Automata, Virtual Machines and Compilers

Published April 27, 2015 by Vilem Otte, posted by Vilem Otte
Do you see issues with this article? Let us know.
Advertisement

Greetings! I'm about to step into a bit larger topic that does not seem to be related to games directly, but it actually is. The whole topic is about automata, virtual machines and compilers (and not just about them!). The topic is large, that is why it will not be included whole inside a single article, anyways after each article I would like to provide code that one can run and that is easy to understand. What knowledge do you need to understand this article?

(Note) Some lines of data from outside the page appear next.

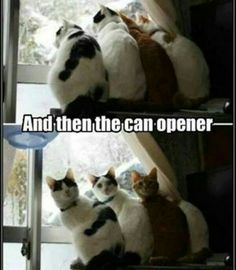 Hahahhahahhah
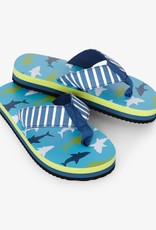 Hatley Great White Sharks Flip Flops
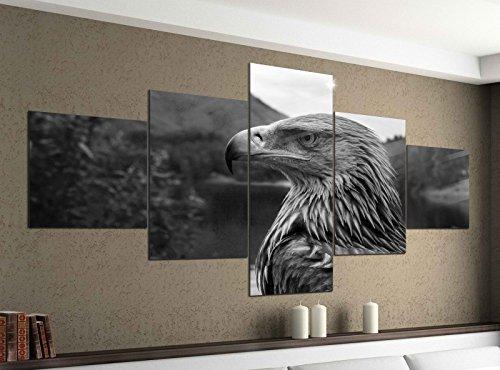 Leinwandbild 5 tlg. 200cmx100cm Adler Portrait Vogel Raubvogel schwarz weiß Bilder Druck auf Leinwand Bild Kunstdruck mehrteilig Holz 9YA1227, 5Tlg 200x100cm:5Tlg 200x100cm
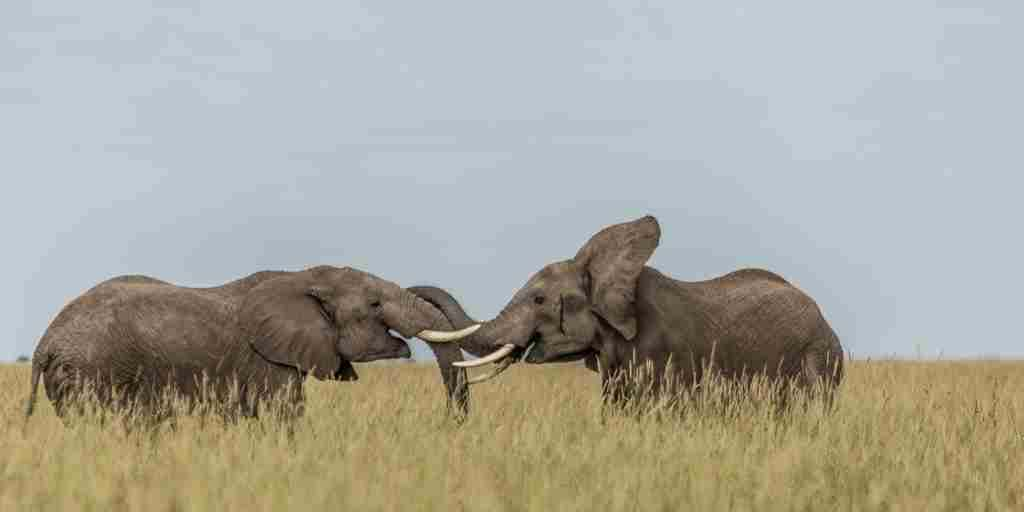 angama-mara-elephants-kenya-yellow-zebra-safaris.jpg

You definitely need to know something about programming. Some knowledge of automata and assembler is also welcome. And of course you need your favourite programming language to work in. In the first article I would like to demonstrate the basics behind simple math expressions, very basic theory behind compilers, disassemblers and computation machines.

Formal Definitions

Language Definition

In the beginning we need to define our language. For start it is going to be fairly simple (hopefully we are going to extend it further) and our expressions will only consist of numbers (integer values), operators (for the beginning we're fine with +, -, * and /) and parentheses.

Backus-Naur Form

For language definition we are going to use so-called BNF (Backus-Naur Form) which is a method to describe context-free grammar. The form is actually set of simple rules written as:

<ident> ::= <expression>

Where the value on left side is a non-terminal symbol, and on the right side there is a set of terminal symbols (if any) followed by non-terminal symbols (if any). On the right side we can have multiple expressions separated using | (which means we can replace the non-terminal on the left with one of the expressions on the right).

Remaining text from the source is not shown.